Website Design - The Little Orphan Website

website design updatesWebsites. We love to build them and then we forget them. They are often the orphan of our marketing family. More and more, I’m aware that businesses leave their website design untouched for years. Websites unattended become lonely, orphaned, wasting away on the internet—starving for attention and growing too weak to help with leads and sales. I’m only half-joking. The design and technology that drives web marketing changes so rapidly that we must revise our thinking. Web marketing must be planned and budgeted for as an ongoing part of our business. Here are four examples of why.

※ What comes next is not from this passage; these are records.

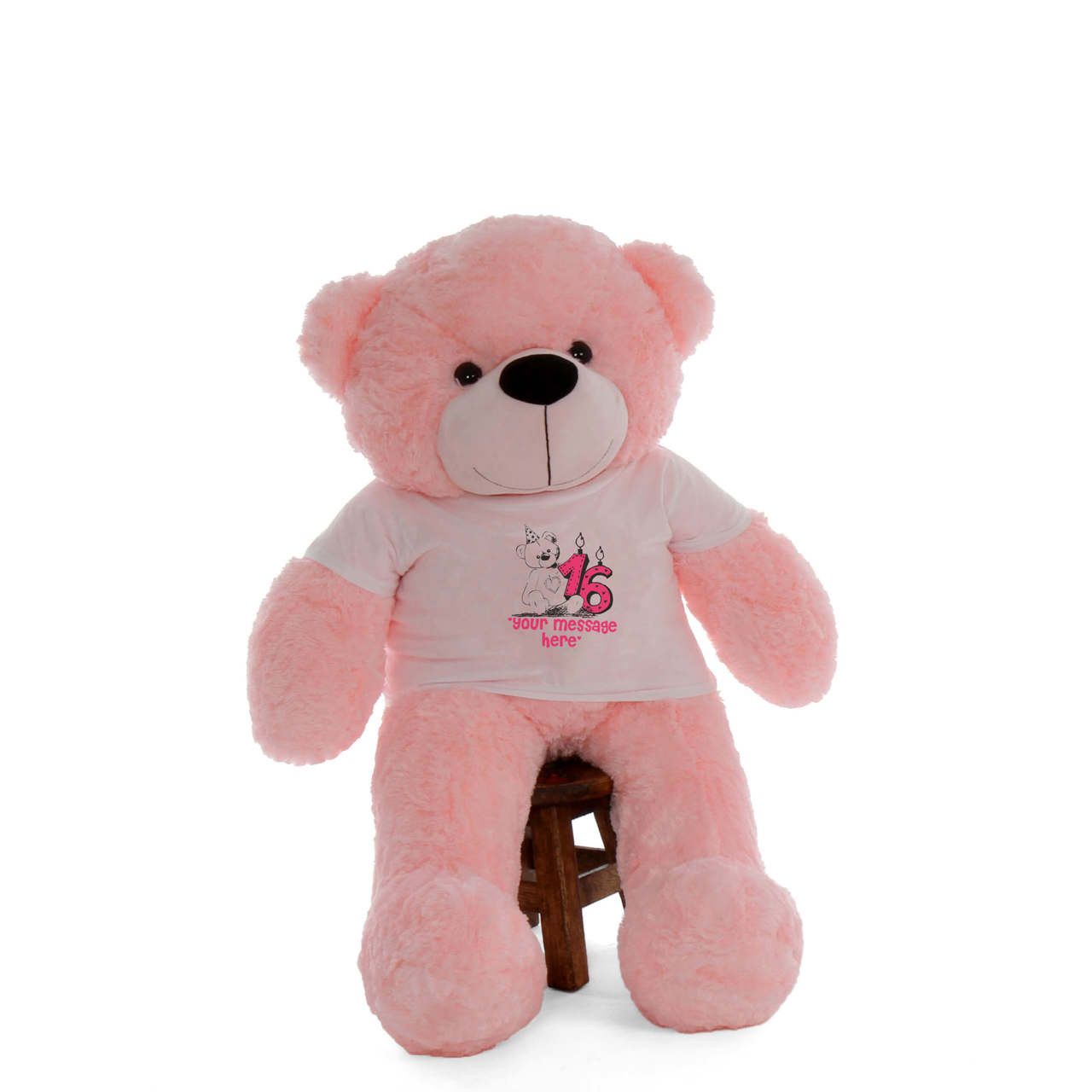 48in Pink Lady Cuddles Make a Wish Personalized Birthday Teddy Bear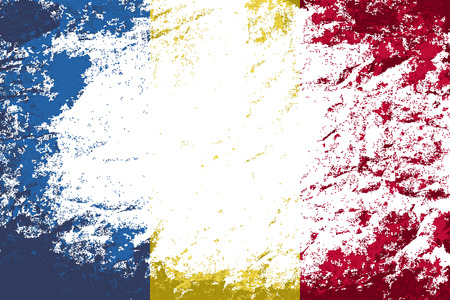romanian: Romanian flag. Grunge background. Vector illustration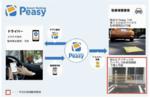 ドコモの駐車場アプリPeasy、アイテックの既存コインパーキングでも利用可能に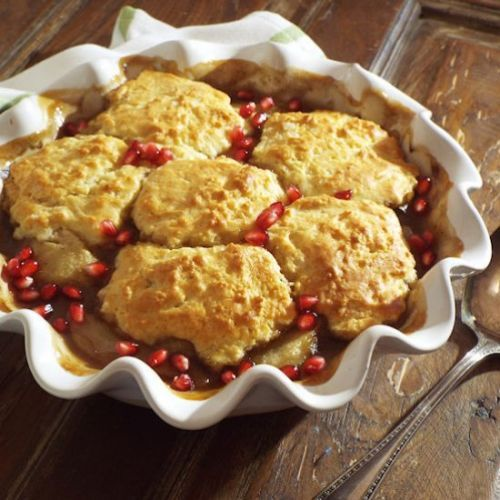 Pear and Pomegranate Cobbler
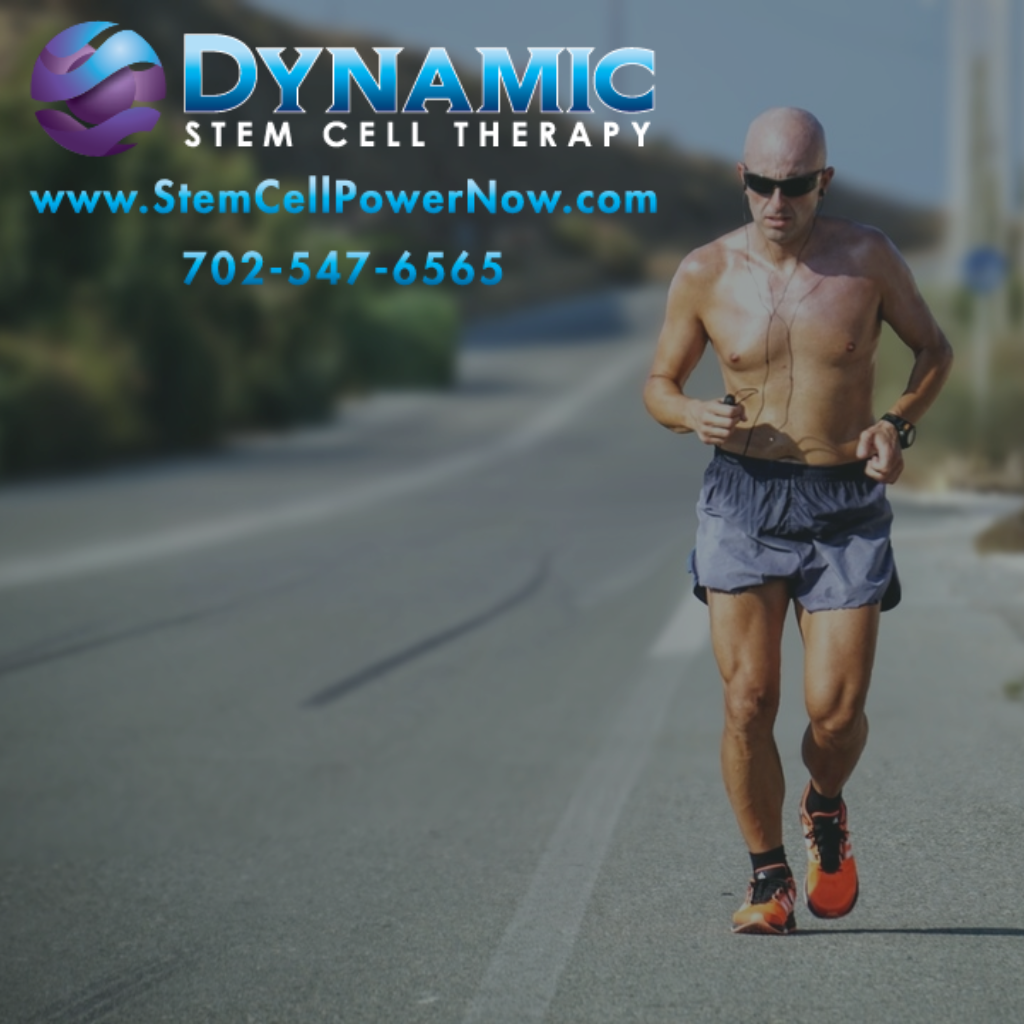 stem cell therapy for sports injuries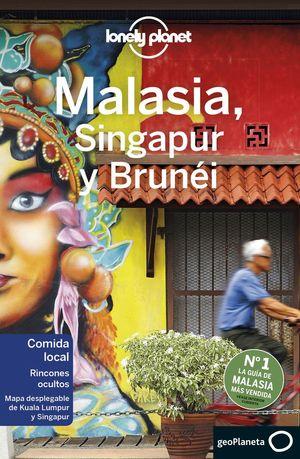 MALASIA, SINGAPUR Y BRUNÉI 4 *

  1. Flash®. There was a time, less than 5 years ago, when web designers were building Flash® websites and incorporating flash into elements of html websites. Flash® was the hot technology for displaying movement and rotating photos, providing eye candy for website visitors. You had to have some flash! Then Apple, Inc., decided to go to war with Adobe and the result made Apple’s mobile devices incompatible with Flash®. What was once the beauty of Flash® became an empty box with an X. Website design had to change to allow for the rapid rise of Apple in the mobile world. Speaking of mobile use…
  2. Mobile pages, Mobile websites, and Responsive design. With the small screens of phones and tablets becoming more popular, website design had to offer solutions. First was the mobile page. Web designers would create a single page with limited content (usually contact information) that would deploy when someone accessed the website from a mobile device. Then, as mobile users demanded more accessibility to full web functions (shopping, posting to blog comments, researching, etc.), developers were challenged again and responded with mobile apps and/or fully developed mobile websites—in addition to the “normal” website—giving users the option to view the full website or the mobile version. Then, as technologies advanced, web developers concocted the ultimate solution—responsive design. Responsive design allows for one website to be coded in such a way that it senses the device (specifically the display size) and automatically adjusts to best present content and graphics to that device. Confused yet? Here’s the kicker. All of this change has happened in the last 5-6 years.
  3. Screen/Resolution Options. Have you noticed the changes in computer monitors over the last few years (months)? What was once a 13? green-on-green screen, monochromatic display is long gone (was that only 10 years ago?). We now have High Def screens of all shapes and sizes, waiting eagerly to display our little website design. The result is ever-escalating resolution options for viewing. Take a click over to your screen settings and look at the long list of options. That list is a historical timeline of the advancement of technology. What this means to you and all users is that the size of websites built 3-5 years ago only occupy a small portion of the available screen space. This makes it easy to spot “old” websites—old meaning 3-5 years old. Heaven help you if your website is older… it will be the one cowering on the left side, taking up only 1/5 of the display.
  4. Web Browsers. As the folks at Microsoft, Google, and Apple continue to improve their browsers, your web access becomes better, and browsing options grow and change. Every time a new version of the browser gets its wings—a website dies. As browsers change, web development specifications change. Soon, the website that was built to run beautifully on Internet Explorer 7 looks like a street urchin mess on IE11.

Again, the ever changing systems we use to access websites means that websites have to change to keep up.

It's 2014. Do you know where your website is? Give a thought right now to your web marketing presence. Is your website wasting away, unable to function in the barrage of technological changes and advancements? Does that poor little orphaned website need your help? Is it time to show a little love?